> [Supplied text]
After the confusion of the secular moral code he manifested within the previous book, Malory attempts to construct a new mode of chivalry by placing an emphasis on religion. Christianity and the Church offer a venue through which the Pentecostal Oath can be upheld, whereas the strict moral code imposed by religion foreshadows almost certain failure on the part of the knights. For instance, Gawain refuses to do penance for his sins, claiming the tribulations that coexist with knighthood as a sort of secular penance. Likewise, the flawed Lancelot, for all his sincerity, is unable to completely escape his adulterous love of Guinevere, and is thus destined to fail where Galahad will succeed. This coincides with the personification of perfection in the form of Galahad, a virgin wielding the power of God. Galahad's life, uniquely entirely without sin, makes him a model of a holy knight that cannot be emulated through secular chivalry.

Book VII (Caxton XVIII–XIX)[]

The continued story of Lancelot's romance with Guinevere. Lancelot completes a series of trials to prove being worthy of the Queen's love, culminating in his rescue of her from the abduction by the renegade knight Maleagant (this is also the first time the work explicitly mentions the couple's sexual adultery). Writing it, Malory combined the established material from the Vulgate Cycle's Prose Lancelot (including the story of the Fair Maiden of Ascolat and an abridged retelling of Chrétien de Troyes' Lancelot, the Knight of the Cart) with his own creations (the episodes "The Great Tournament" and "The Healing of Sir Urry").[42][43]

Book VIII (Caxton XX–XXI)[]

Arthur's final voyage to Avalon in a 1912 illustration by Florence Harrison

Mordred and his half-brother Agravain succeed in revealing Guinevere's adultery and Arthur sentences her to burn. Lancelot's rescue party raids the execution, killing several loyal knights of the Round Table, including Gawain's brothers Gareth and Gaheris. Gawain, bent on revenge, prompts Arthur into a long and bitter war with Lancelot. After they leave to pursue Lancelot in France, where Gawain is mortally injured in a duel with Lancelot (and later finally reconciles with him on his death bed), Mordred seizes the throne and takes control of Arthur's kingdom. At the bloody final battle between Mordred's followers and Arthur's remaining loyalists in England, Arthur kills Mordred but is himself gravely wounded. As Arthur is dying, the lone survivor Bedivere casts Excalibur away, and Morgan and Nimue come to take Arthur to Avalon. Following the passing of King Arthur, who is succeeded by Constantine, Malory provides a denouement about the later deaths of Bedivere, Guinevere, and Lancelot and his kinsmen.

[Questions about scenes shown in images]
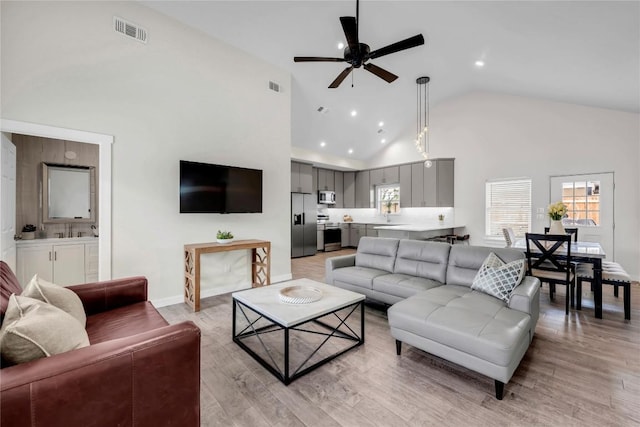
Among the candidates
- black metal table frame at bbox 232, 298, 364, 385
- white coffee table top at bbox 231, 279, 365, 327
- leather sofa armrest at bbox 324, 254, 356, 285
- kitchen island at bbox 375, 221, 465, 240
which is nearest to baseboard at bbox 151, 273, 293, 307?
leather sofa armrest at bbox 324, 254, 356, 285

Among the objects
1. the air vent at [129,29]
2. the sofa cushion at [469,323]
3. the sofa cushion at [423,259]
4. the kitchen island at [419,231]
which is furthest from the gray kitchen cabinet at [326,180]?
the sofa cushion at [469,323]

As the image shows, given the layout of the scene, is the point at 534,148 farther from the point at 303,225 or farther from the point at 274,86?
the point at 303,225

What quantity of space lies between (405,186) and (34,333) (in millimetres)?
7528

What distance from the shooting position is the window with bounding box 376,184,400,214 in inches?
324

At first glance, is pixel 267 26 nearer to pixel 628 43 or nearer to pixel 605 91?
pixel 628 43

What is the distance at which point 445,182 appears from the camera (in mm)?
6875

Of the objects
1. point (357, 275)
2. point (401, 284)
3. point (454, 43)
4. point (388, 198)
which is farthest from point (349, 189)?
point (401, 284)

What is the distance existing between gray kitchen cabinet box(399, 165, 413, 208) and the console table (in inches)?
180

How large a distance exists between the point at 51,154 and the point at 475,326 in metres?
5.73

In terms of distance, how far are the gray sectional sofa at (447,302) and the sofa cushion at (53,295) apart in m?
2.27

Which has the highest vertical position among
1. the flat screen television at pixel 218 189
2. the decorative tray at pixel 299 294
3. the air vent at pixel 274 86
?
the air vent at pixel 274 86

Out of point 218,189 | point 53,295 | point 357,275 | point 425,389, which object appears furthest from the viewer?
point 218,189

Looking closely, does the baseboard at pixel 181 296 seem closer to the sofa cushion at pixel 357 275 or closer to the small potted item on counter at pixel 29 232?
the sofa cushion at pixel 357 275

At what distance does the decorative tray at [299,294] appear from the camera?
236cm
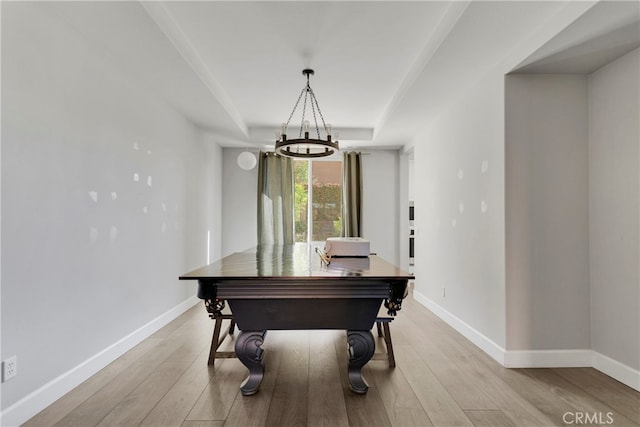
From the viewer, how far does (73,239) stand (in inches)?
94.0

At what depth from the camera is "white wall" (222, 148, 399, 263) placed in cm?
622

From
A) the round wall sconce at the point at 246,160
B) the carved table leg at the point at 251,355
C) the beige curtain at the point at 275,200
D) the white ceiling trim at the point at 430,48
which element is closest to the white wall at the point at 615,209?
the white ceiling trim at the point at 430,48

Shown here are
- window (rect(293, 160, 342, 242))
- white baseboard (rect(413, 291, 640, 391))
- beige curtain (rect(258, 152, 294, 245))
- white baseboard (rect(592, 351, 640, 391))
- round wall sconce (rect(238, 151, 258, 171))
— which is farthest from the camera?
window (rect(293, 160, 342, 242))

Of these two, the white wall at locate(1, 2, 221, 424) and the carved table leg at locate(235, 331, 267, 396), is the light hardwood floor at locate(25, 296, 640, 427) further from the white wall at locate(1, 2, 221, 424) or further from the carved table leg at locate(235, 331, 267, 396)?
the white wall at locate(1, 2, 221, 424)

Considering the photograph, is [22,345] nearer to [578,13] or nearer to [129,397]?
[129,397]

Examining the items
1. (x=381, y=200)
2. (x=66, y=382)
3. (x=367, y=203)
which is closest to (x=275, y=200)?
(x=367, y=203)

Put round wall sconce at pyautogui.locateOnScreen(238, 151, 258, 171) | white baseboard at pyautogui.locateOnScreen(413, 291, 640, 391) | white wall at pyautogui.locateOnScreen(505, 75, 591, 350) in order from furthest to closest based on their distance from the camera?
round wall sconce at pyautogui.locateOnScreen(238, 151, 258, 171)
white wall at pyautogui.locateOnScreen(505, 75, 591, 350)
white baseboard at pyautogui.locateOnScreen(413, 291, 640, 391)

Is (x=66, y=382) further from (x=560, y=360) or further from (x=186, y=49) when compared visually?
(x=560, y=360)

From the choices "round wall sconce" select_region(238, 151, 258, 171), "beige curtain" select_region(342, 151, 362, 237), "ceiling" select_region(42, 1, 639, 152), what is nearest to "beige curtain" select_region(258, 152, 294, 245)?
"beige curtain" select_region(342, 151, 362, 237)

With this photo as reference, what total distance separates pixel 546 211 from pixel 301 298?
2019mm

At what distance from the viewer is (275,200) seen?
617 centimetres
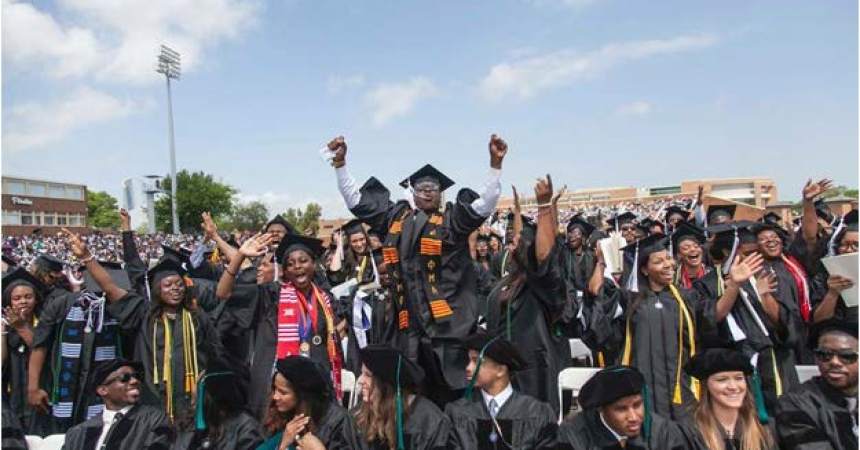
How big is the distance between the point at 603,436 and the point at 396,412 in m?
1.16

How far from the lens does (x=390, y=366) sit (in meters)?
3.71

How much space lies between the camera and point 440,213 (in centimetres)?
454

> [Tasks to complete]
1 - Decide whether each statement below agrees with the Malory summary, answering yes or no and quoting the words of the summary that settle it. (a) Gawain agrees to do penance for his sins. (b) Guinevere is abducted by Maleagant. (c) Bedivere throws Excalibur away while Arthur is dying.
2 - Using the Malory summary, answer each question briefly.
(a) Who succeeds King Arthur?
(b) Which two episodes of Book VII were Malory's own creations?
(c) Who made the 1912 illustration of Arthur's final voyage to Avalon?
3 - Carry on the Malory summary from its final sentence.

> [Results for the exercise]
1 -
(a) No: "Gawain refuses to do penance for his sins"
(b) Yes: "his rescue of her from the abduction by the renegade knight Maleagant"
(c) Yes: "As Arthur is dying, the lone survivor Bedivere casts Excalibur away"

2 -
(a) Constantine
(b) "The Great Tournament" and "The Healing of Sir Urry"
(c) Florence Harrison

3 -
Writing the eponymous final book, Malory used the version of Arthur's death derived primarily from parts of the Vulgate Mort Artu and, as a secondary source,[44] from the English Stanzaic Morte Arthur (or, in another possibility, a hypothetical now-lost French modification of the Mort Artu was a common source of both of these texts[45]). In the words of George Brown, the book "celebrates the greatness of the Arthurian world on the eve of its ruin. As the magnificent fellowship turns violently upon itself, death and destruction also produce repentance, forgiveness, and salvation."[46]

Modern versions and adaptations[]

N. C. Wyeth's title page illustration for Sidney Lanier's The Boy's King Arthur (1922)

The year 1816 saw a new edition by Walker and Edwards, and another one by R. Wilks, both based on the 1634 Stansby edition. Thomas Davison's 1817 edition was promoted by Robert Southey and was based on Caxton's 1485 edition or on a mixture of Caxton and Stansby; Davison was the basis for subsequent editions until the discovery of the Winchester Manuscript.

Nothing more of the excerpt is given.